EXERCISE DETAILS ▸
Starting at the top of the entries below, set down each line exactly as written, and stop after the line containing "GFR-estimating models in".

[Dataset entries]
——
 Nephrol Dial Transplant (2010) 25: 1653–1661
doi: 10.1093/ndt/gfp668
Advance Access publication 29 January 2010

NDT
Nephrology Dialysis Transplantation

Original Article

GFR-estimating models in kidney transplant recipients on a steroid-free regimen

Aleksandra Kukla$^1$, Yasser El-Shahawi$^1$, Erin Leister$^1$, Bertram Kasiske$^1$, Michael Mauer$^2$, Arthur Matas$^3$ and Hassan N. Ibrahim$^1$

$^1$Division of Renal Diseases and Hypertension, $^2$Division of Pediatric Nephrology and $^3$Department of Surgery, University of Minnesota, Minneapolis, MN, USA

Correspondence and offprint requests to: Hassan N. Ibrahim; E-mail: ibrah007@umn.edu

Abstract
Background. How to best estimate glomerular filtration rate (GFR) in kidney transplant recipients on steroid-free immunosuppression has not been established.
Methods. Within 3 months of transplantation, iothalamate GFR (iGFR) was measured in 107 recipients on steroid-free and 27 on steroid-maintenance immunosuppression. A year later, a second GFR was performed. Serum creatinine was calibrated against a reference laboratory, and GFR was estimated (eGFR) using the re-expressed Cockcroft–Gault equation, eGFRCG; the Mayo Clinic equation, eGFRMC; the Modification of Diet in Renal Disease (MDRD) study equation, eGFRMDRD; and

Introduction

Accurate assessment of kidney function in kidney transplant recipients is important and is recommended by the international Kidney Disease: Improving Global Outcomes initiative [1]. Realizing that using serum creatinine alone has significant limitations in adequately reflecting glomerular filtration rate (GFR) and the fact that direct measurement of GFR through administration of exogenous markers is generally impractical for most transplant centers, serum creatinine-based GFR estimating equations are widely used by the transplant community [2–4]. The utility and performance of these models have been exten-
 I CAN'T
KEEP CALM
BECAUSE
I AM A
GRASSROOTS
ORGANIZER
——
TASK RESULT ▸
 Nephrol Dial Transplant (2010) 25: 1653–1661
doi: 10.1093/ndt/gfp668
Advance Access publication 29 January 2010

NDT
Nephrology Dialysis Transplantation

Original Article

GFR-estimating models in kidney transplant recipients on a steroid-free regimen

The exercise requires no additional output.